§ **ACTIONS TO TAKE**
(A) Answer these questions using the forum thread on clipping a dove's wings:
(i) What kind of dove does dawgtrainer have?
(ii) According to spirit wings, what should the dove still be able to do after clipping for it to be fine?
(iii) What does Jay3 suggest doing so the dove can be picked up without clipping its wings?
(B) Duplicate everything in the forum thread on clipping a dove's wings from "## dawgtrainer" down to "of any help..".

§ **EXERCISE TEXT**
────────────────────

# Clipping Doves Wings



## dawgtrainer

hI i HAVE A LOVELY YOUNG RING NECK DOVE. HE LOVES BEING OUT OF HIS LARGE CAGE AND ENJOYS OUR COMPANY THOUGH HE DOESN'T SEEM AMENABLE TO BEING HANDLED. IT IS SO HARD TO GET HIM TO PUT HIM BACK INTO HIS CAGE. I HATE HAVING TO CHASE AND/OR STRESS HIM TO REPLACE HIM. iS CLIPPING HIS WINGS AN OPTION OR IS IT A POOR IDEA. tHANKS FOR ANY IMPUT.


----------



## spirit wings

I usually do not like clipping wings.. but is some cases it is fine and needed... like yours I think.. because he is a lone dove..you will want to interact with him alot and let him be out..so if the clipping will help him not hurt himself and makes it less stressful to put him back then do it.. as long as he still can flit up to his perch and go from perch to perch.. then it should be fine.. they do grow..so you can always decide to let them grow back if you feel it is not of any help..


----------



## Jay3

dawgtrainer said:


> hI i HAVE A LOVELY YOUNG RING NECK DOVE. HE LOVES BEING OUT OF HIS LARGE CAGE AND ENJOYS OUR COMPANY THOUGH HE DOESN'T SEEM AMENABLE TO BEING HANDLED. IT IS SO HARD TO GET HIM TO PUT HIM BACK INTO HIS CAGE. I HATE HAVING TO CHASE AND/OR STRESS HIM TO REPLACE HIM. iS CLIPPING HIS WINGS AN OPTION OR IS IT A POOR IDEA. tHANKS FOR ANY IMPUT.


If you darken the room, so that he can't see, you can then fairly easily pick him up to put him in his cage without clipping his wings and taking away his freedom. Wings are what makes a bird a bird. He would hate his wings being clipped so that he can no longer fly.


----------



## spirit wings

Jay3 said:


> If you darken the room, so that he can't see, you can then fairly easily pick him up to put him in his cage without clipping his wings and taking away his freedom. Wings are what makes a bird a bird. He would hate his wings being clipped so that he can no longer fly.

────────────────────

§ **DATA SHOWN**
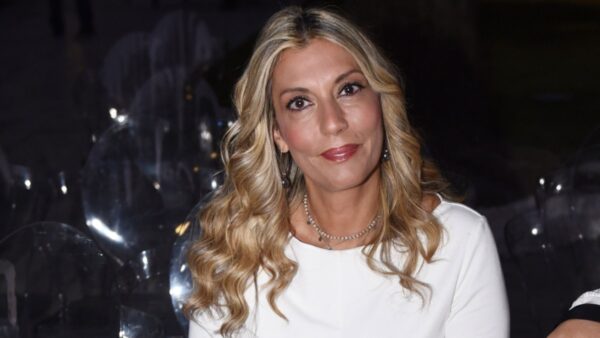 Άννα Καραμανλή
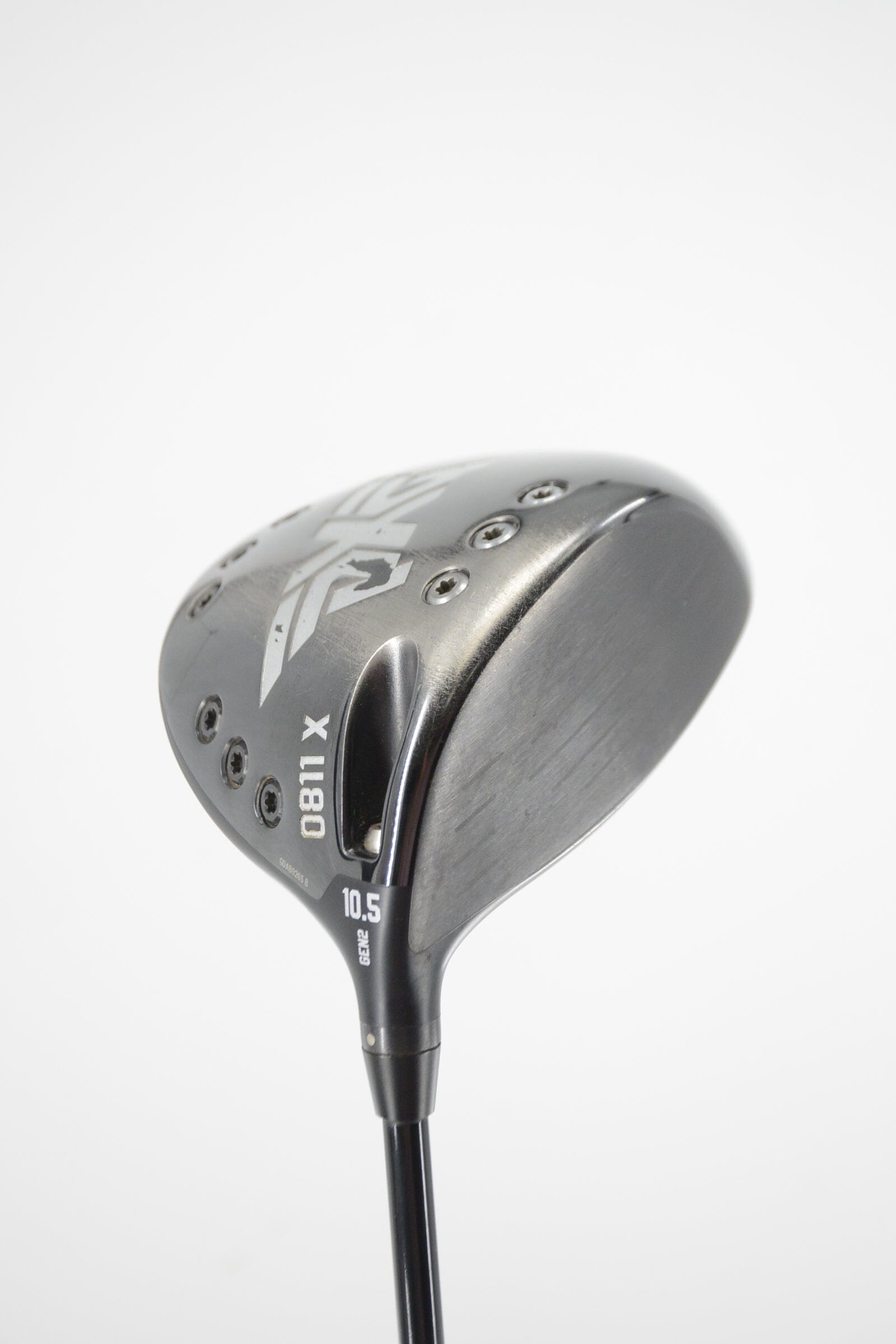 PXG 0811X Gen 2 10.5 Degree Driver S Flex 45.25" Golf Clubs GolfRoots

────────────────────

§ **TASK-BY-TASK OUTPUTS**
(A)
(i) A young ring neck dove.
(ii) Flit up to his perch and go from perch to perch.
(iii) Darken the room so that he can't see.

(B)
## dawgtrainer

hI i HAVE A LOVELY YOUNG RING NECK DOVE. HE LOVES BEING OUT OF HIS LARGE CAGE AND ENJOYS OUR COMPANY THOUGH HE DOESN'T SEEM AMENABLE TO BEING HANDLED. IT IS SO HARD TO GET HIM TO PUT HIM BACK INTO HIS CAGE. I HATE HAVING TO CHASE AND/OR STRESS HIM TO REPLACE HIM. iS CLIPPING HIS WINGS AN OPTION OR IS IT A POOR IDEA. tHANKS FOR ANY IMPUT.


----------



## spirit wings

I usually do not like clipping wings.. but is some cases it is fine and needed... like yours I think.. because he is a lone dove..you will want to interact with him alot and let him be out..so if the clipping will help him not hurt himself and makes it less stressful to put him back then do it.. as long as he still can flit up to his perch and go from perch to perch.. then it should be fine.. they do grow..so you can always decide to let them grow back if you feel it is not of any help..